◆ Given problem:
Retype all material exactly. Pictures stay out of the copy.
______________________________
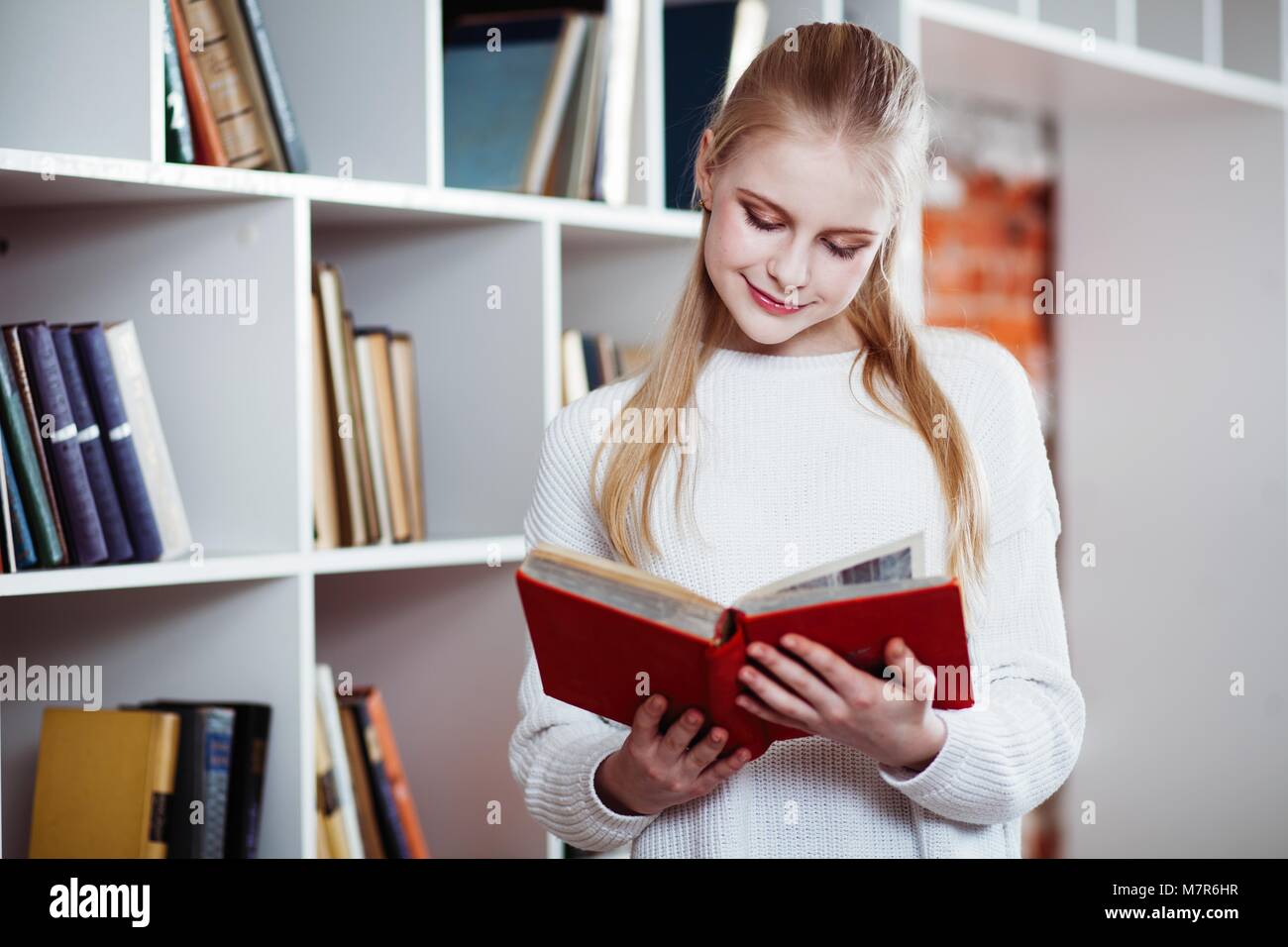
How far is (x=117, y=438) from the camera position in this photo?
134 cm

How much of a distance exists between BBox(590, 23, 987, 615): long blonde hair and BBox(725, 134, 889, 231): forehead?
12 mm

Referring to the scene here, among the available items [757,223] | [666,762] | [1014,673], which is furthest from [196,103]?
[1014,673]

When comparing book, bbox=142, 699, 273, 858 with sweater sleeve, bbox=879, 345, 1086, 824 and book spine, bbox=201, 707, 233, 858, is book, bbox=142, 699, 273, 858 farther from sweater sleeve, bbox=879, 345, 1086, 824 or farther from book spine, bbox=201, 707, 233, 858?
sweater sleeve, bbox=879, 345, 1086, 824

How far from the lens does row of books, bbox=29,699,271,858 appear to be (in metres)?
1.39

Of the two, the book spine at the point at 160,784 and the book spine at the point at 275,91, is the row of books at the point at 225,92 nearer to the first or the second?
the book spine at the point at 275,91

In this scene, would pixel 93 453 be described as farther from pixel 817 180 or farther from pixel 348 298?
pixel 817 180

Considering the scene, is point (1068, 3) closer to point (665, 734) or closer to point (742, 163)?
point (742, 163)

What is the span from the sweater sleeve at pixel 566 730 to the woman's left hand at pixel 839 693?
22 centimetres

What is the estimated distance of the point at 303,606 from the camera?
1.45m

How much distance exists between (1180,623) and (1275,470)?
0.36 m

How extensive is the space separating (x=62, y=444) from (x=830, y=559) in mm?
757

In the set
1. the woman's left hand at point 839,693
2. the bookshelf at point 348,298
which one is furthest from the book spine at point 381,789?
the woman's left hand at point 839,693

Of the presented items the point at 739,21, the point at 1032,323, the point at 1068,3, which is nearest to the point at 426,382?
the point at 739,21

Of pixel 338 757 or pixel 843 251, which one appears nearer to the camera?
pixel 843 251
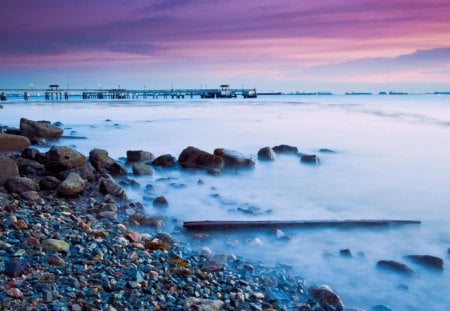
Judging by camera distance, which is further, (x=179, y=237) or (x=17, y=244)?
(x=179, y=237)

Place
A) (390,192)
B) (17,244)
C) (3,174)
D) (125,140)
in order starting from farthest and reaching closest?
(125,140) < (390,192) < (3,174) < (17,244)

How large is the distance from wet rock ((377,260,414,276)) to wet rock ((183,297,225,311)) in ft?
7.81

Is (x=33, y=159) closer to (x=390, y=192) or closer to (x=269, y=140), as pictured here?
(x=390, y=192)

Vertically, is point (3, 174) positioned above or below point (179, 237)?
above

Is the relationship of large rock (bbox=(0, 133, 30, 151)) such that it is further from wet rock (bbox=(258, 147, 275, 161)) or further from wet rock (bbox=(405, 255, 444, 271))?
wet rock (bbox=(405, 255, 444, 271))

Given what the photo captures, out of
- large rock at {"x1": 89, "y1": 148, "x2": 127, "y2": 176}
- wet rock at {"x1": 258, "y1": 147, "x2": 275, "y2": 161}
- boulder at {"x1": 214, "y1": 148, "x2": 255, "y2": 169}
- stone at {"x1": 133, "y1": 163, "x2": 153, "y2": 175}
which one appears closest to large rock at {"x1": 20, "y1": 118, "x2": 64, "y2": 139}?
large rock at {"x1": 89, "y1": 148, "x2": 127, "y2": 176}

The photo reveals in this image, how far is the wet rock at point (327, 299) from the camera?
155 inches

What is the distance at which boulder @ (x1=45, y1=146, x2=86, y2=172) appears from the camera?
853cm

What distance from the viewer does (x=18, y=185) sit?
6645 mm

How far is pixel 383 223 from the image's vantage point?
6.26 m

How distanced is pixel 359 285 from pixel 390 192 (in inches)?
194

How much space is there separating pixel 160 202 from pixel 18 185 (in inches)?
88.1

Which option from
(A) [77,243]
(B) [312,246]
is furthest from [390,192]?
(A) [77,243]

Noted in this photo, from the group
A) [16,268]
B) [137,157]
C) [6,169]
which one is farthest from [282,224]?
[137,157]
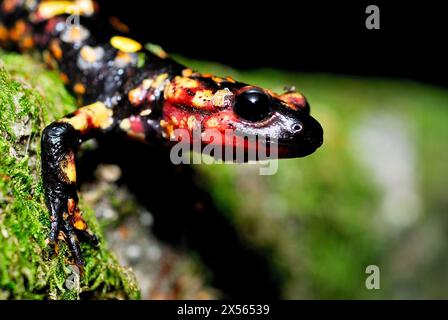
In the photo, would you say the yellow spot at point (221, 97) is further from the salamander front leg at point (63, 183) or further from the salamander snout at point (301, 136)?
the salamander front leg at point (63, 183)

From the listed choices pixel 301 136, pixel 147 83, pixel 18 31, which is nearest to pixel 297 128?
pixel 301 136

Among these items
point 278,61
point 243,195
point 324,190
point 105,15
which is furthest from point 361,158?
point 105,15

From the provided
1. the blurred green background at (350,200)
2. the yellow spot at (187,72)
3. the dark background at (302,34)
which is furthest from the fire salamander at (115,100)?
the dark background at (302,34)

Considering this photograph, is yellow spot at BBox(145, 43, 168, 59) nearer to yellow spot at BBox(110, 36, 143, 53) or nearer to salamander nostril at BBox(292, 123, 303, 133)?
yellow spot at BBox(110, 36, 143, 53)

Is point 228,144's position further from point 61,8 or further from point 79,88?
point 61,8

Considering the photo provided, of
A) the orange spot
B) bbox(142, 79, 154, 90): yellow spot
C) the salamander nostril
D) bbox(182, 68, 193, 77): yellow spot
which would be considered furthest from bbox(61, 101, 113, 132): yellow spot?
the salamander nostril
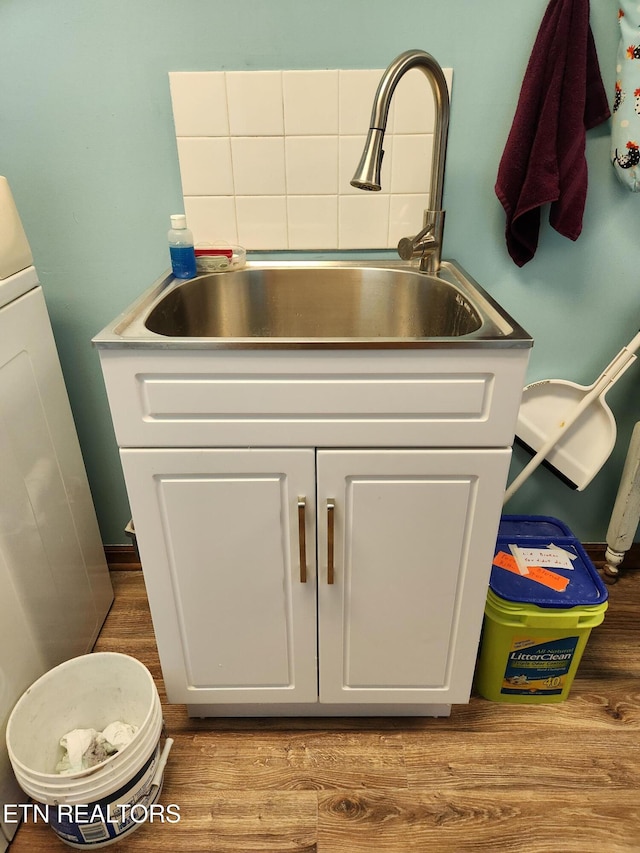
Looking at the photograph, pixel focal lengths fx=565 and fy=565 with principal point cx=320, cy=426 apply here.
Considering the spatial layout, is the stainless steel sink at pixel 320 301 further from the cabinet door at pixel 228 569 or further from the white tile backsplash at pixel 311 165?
the cabinet door at pixel 228 569

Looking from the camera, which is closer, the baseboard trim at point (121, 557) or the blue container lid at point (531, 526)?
the blue container lid at point (531, 526)

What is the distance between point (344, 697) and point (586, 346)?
3.58 ft

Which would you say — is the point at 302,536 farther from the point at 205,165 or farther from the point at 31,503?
the point at 205,165

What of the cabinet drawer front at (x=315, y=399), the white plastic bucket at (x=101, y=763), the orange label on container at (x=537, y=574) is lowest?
the white plastic bucket at (x=101, y=763)

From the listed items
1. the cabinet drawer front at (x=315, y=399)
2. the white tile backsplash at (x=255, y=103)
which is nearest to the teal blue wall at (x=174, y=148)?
the white tile backsplash at (x=255, y=103)

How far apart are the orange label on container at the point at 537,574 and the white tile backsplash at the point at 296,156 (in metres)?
0.83

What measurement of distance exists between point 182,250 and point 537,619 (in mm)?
1150

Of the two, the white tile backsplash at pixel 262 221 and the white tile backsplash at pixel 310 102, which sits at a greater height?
the white tile backsplash at pixel 310 102

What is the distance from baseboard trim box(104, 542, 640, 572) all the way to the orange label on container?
53 centimetres

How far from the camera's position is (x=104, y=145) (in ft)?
4.36

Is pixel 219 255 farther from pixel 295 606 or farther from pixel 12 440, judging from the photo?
pixel 295 606

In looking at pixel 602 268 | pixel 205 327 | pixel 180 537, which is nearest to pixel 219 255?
pixel 205 327

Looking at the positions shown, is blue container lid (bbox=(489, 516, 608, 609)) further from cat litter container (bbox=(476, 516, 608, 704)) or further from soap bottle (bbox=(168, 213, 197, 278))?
soap bottle (bbox=(168, 213, 197, 278))

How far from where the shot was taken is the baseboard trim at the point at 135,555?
179cm
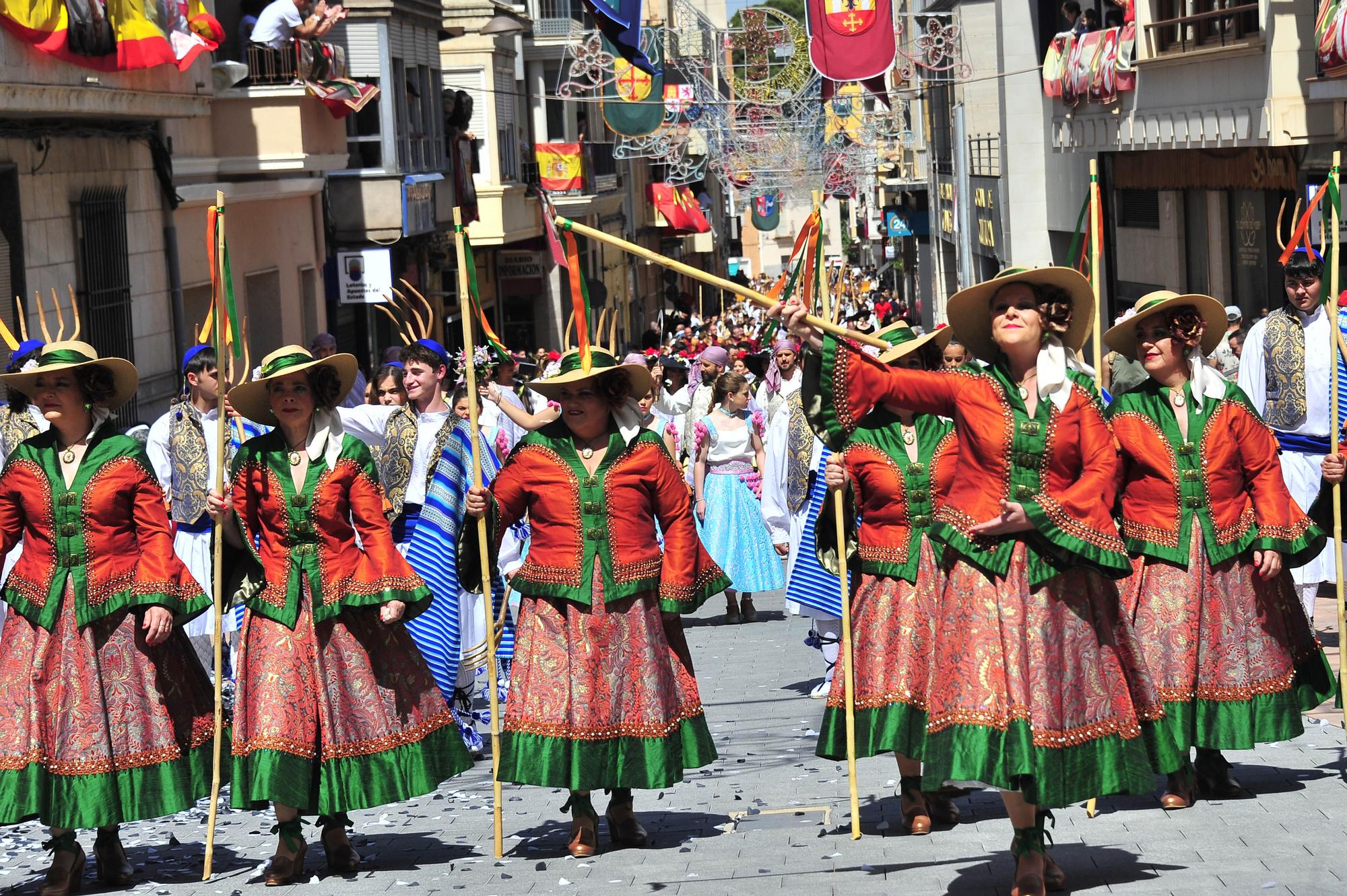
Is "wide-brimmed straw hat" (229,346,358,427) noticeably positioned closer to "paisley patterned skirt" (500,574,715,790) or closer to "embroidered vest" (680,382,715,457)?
"paisley patterned skirt" (500,574,715,790)

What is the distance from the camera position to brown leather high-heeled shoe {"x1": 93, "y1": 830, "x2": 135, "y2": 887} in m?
7.16

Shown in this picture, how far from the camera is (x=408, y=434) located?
31.6 feet

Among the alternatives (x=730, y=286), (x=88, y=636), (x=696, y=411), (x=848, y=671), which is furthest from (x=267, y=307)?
(x=730, y=286)

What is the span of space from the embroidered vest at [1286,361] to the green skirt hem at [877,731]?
3.49m

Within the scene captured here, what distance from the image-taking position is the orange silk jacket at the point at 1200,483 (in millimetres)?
7434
______________________________
◆ Expected answer:
How far is (x=117, y=438) from the camera position in this photo?
134 cm

How much of a distance exists between BBox(590, 23, 987, 615): long blonde hair and BBox(725, 134, 889, 231): forehead?
12 mm

Referring to the scene here, among the available items [757,223] | [666,762] | [1014,673], which is furthest from [196,103]?
[1014,673]

When comparing book, bbox=142, 699, 273, 858 with sweater sleeve, bbox=879, 345, 1086, 824 and book spine, bbox=201, 707, 233, 858, is book, bbox=142, 699, 273, 858 farther from sweater sleeve, bbox=879, 345, 1086, 824 or farther from book spine, bbox=201, 707, 233, 858?
sweater sleeve, bbox=879, 345, 1086, 824

How far from the lens does row of books, bbox=29,699,271,858 appear to be (in metres)?
1.39

Of the two, the book spine at the point at 160,784 and the book spine at the point at 275,91, is the row of books at the point at 225,92 nearer to the first or the second?
the book spine at the point at 275,91

In this scene, would pixel 93 453 be described as farther from pixel 817 180 or farther from pixel 348 298?
pixel 817 180

Considering the scene, is point (1068, 3) closer to point (665, 734) or closer to point (742, 163)?
point (742, 163)

What is the span from the sweater sleeve at pixel 566 730 to the woman's left hand at pixel 839 693?
22 centimetres

What is the estimated distance of the point at 303,606 from the camera?
1.45m

How much distance exists between (1180,623) and (1275,470)?
0.36 m

How extensive is the space separating (x=62, y=444) from (x=830, y=559) in mm?
757

In the set
1. the woman's left hand at point 839,693
2. the bookshelf at point 348,298
which one is furthest from the book spine at point 381,789?
the woman's left hand at point 839,693

Of the presented items the point at 739,21, the point at 1032,323, the point at 1068,3, which is nearest to the point at 426,382?
the point at 739,21

Of pixel 338 757 or pixel 843 251, which one appears nearer to the camera?
pixel 843 251
Judging by camera distance, which is further, (x=179, y=237) or (x=17, y=244)?
(x=179, y=237)

Place
A) (390,192)
B) (17,244)
C) (3,174)
D) (125,140)
in order starting from farthest and reaching closest?
(125,140) < (390,192) < (3,174) < (17,244)

How large is the distance from wet rock ((377,260,414,276)) to wet rock ((183,297,225,311)) in ft?
7.81

Is (x=33, y=159) closer to (x=390, y=192) or closer to (x=269, y=140), as pictured here?
(x=390, y=192)

Vertically, is point (3, 174) positioned above or below point (179, 237)?
above

Is the relationship of large rock (bbox=(0, 133, 30, 151)) such that it is further from wet rock (bbox=(258, 147, 275, 161)) or further from wet rock (bbox=(405, 255, 444, 271))?
wet rock (bbox=(405, 255, 444, 271))

Given what the photo captures, out of
- large rock at {"x1": 89, "y1": 148, "x2": 127, "y2": 176}
- wet rock at {"x1": 258, "y1": 147, "x2": 275, "y2": 161}
- boulder at {"x1": 214, "y1": 148, "x2": 255, "y2": 169}
- stone at {"x1": 133, "y1": 163, "x2": 153, "y2": 175}
which one appears closest to large rock at {"x1": 20, "y1": 118, "x2": 64, "y2": 139}?
large rock at {"x1": 89, "y1": 148, "x2": 127, "y2": 176}

The photo reveals in this image, how far is the wet rock at point (327, 299) from the camera?
155 inches

What is the distance at which boulder @ (x1=45, y1=146, x2=86, y2=172) appears from the camera?
853cm

What distance from the viewer does (x=18, y=185) sit?
6645 mm

How far is pixel 383 223 from the image's vantage point?
6.26 m

How distanced is pixel 359 285 from pixel 390 192 (in inches)?
194

How much space is there separating pixel 160 202 from pixel 18 185 (in inches)?
88.1

Which option from
(A) [77,243]
(B) [312,246]
is furthest from [390,192]?
(A) [77,243]

Noted in this photo, from the group
A) [16,268]
B) [137,157]
C) [6,169]
which one is farthest from [282,224]?
[137,157]
In the photo, would you say the yellow spot at point (221, 97) is further from the salamander front leg at point (63, 183) or further from the salamander snout at point (301, 136)?
the salamander front leg at point (63, 183)

From the listed choices pixel 301 136, pixel 147 83, pixel 18 31, which is nearest to pixel 297 128?
pixel 301 136

Among these items
point 278,61
point 243,195
point 324,190
point 105,15
which is furthest from point 361,158?
point 105,15

From the provided
1. the blurred green background at (350,200)
2. the yellow spot at (187,72)
3. the dark background at (302,34)
which is furthest from the fire salamander at (115,100)?
the dark background at (302,34)

Considering this photograph, is yellow spot at BBox(145, 43, 168, 59) nearer to yellow spot at BBox(110, 36, 143, 53) or nearer to salamander nostril at BBox(292, 123, 303, 133)?
yellow spot at BBox(110, 36, 143, 53)

Is point 228,144's position further from point 61,8 or further from point 79,88?
point 61,8

Considering the photo provided, of
A) the orange spot
B) bbox(142, 79, 154, 90): yellow spot
C) the salamander nostril
D) bbox(182, 68, 193, 77): yellow spot
which would be considered furthest from bbox(61, 101, 113, 132): yellow spot?
the salamander nostril
Looking at the photograph, pixel focal lengths fx=565 and fy=565 with principal point cx=320, cy=426 apply here.
Considering the spatial layout, is the stainless steel sink at pixel 320 301 further from the cabinet door at pixel 228 569 or further from the white tile backsplash at pixel 311 165?
the cabinet door at pixel 228 569

Looking from the camera, which is closer, the baseboard trim at point (121, 557) or the blue container lid at point (531, 526)?
the blue container lid at point (531, 526)

What is the distance between point (344, 697) and point (586, 346)?
3.58 ft

Which would you say — is the point at 302,536 farther from the point at 205,165 or farther from the point at 31,503?
the point at 205,165

What of the cabinet drawer front at (x=315, y=399), the white plastic bucket at (x=101, y=763), the orange label on container at (x=537, y=574) is lowest?
the white plastic bucket at (x=101, y=763)

From the listed items
1. the cabinet drawer front at (x=315, y=399)
2. the white tile backsplash at (x=255, y=103)
which is nearest to the teal blue wall at (x=174, y=148)?
the white tile backsplash at (x=255, y=103)

How far apart are the orange label on container at the point at 537,574 and the white tile backsplash at the point at 296,156 (in metres)?
0.83

What measurement of distance exists between point 182,250 and point 537,619 (in mm)?
1150

Of the two, the white tile backsplash at pixel 262 221 and the white tile backsplash at pixel 310 102, which sits at a greater height?
the white tile backsplash at pixel 310 102

What is the distance from baseboard trim box(104, 542, 640, 572) all the way to the orange label on container?
53 centimetres

How far from the camera's position is (x=104, y=145) (in ft)?
4.36

Is pixel 219 255 farther from pixel 295 606 or farther from pixel 12 440, judging from the photo?
pixel 295 606

In looking at pixel 602 268 | pixel 205 327 | pixel 180 537, which is nearest to pixel 219 255?
pixel 205 327

Looking at the positions shown, is blue container lid (bbox=(489, 516, 608, 609)) further from cat litter container (bbox=(476, 516, 608, 704)) or further from soap bottle (bbox=(168, 213, 197, 278))?
soap bottle (bbox=(168, 213, 197, 278))

How far from where the shot was taken is the baseboard trim at the point at 135,555?
179cm
Is "wide-brimmed straw hat" (229,346,358,427) noticeably positioned closer to "paisley patterned skirt" (500,574,715,790) or closer to "embroidered vest" (680,382,715,457)?
"paisley patterned skirt" (500,574,715,790)

What is the distance from the camera position to brown leather high-heeled shoe {"x1": 93, "y1": 830, "x2": 135, "y2": 887} in m?
7.16

Shown in this picture, how far from the camera is (x=408, y=434) located?
31.6 feet

Among the alternatives (x=730, y=286), (x=88, y=636), (x=696, y=411), (x=848, y=671), which is furthest from (x=267, y=307)?
(x=730, y=286)

What is the span of space from the embroidered vest at [1286,361] to the green skirt hem at [877,731]?
3.49m

Within the scene captured here, what distance from the image-taking position is the orange silk jacket at the point at 1200,483 (in millimetres)?
7434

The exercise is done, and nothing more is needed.